Transition team members praised Harp as a compassionate leader keen on equalizing opportunity for the city’s residents. Joyner, who developed the Yale Child Study Center’s School Development Program after nearly two decades spent teaching in the New Haven Public Schools, said the mayor-elect has the power to “help level the playing field for our community.” He said her message of inclusion has personal significance for him, having grown up in the South when there was still a racial “pecking order in American society.”

Some members of the transition team recounted extensive ties to the mayor-elect. Attorney Tamiko Jackson said she attended Harp’s wedding, and former Ward 7 Alderwoman Esther Armmand recalled how Harp mentored her when both served on the New Haven Board of Aldermen.
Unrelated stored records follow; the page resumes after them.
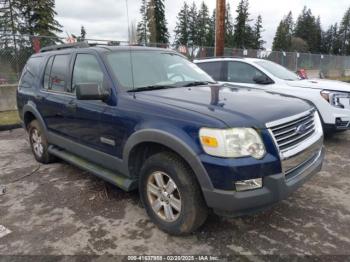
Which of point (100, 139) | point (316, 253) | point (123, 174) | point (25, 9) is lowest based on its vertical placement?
point (316, 253)

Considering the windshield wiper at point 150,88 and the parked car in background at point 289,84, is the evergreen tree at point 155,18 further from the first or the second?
the windshield wiper at point 150,88

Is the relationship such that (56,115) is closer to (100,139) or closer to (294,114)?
(100,139)

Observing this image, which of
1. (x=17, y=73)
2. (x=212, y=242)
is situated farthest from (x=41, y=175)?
(x=17, y=73)

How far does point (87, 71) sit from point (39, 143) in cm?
202

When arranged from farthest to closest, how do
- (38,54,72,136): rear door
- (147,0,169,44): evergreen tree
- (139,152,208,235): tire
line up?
(147,0,169,44): evergreen tree, (38,54,72,136): rear door, (139,152,208,235): tire

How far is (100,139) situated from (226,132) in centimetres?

Others, including Jim Segaloff, attorney and former chairman of the city’s Civil Service Commission, lack personal ties to Harp but said they were drawn to her vision for the city and respect her 20 years of service as a state senator.

“I’m one of the people who didn’t grow up here; I came here as one of those obnoxious Yalies” said Angel Fernandez-Chavero ’85, a Fair Haven activist and political and management consultant, commenting on the high concentration of Elm City natives in the group.

Other transition team members are: La Voz Hispana publisher Norma Rodriguez-Reyes, state Commission on Human Rights and Opportunities member Alix Simonetti, statewide political staffer Rick Melita and Bill Carbone, former executive director of Connecticut’s Court Supportive Services Division.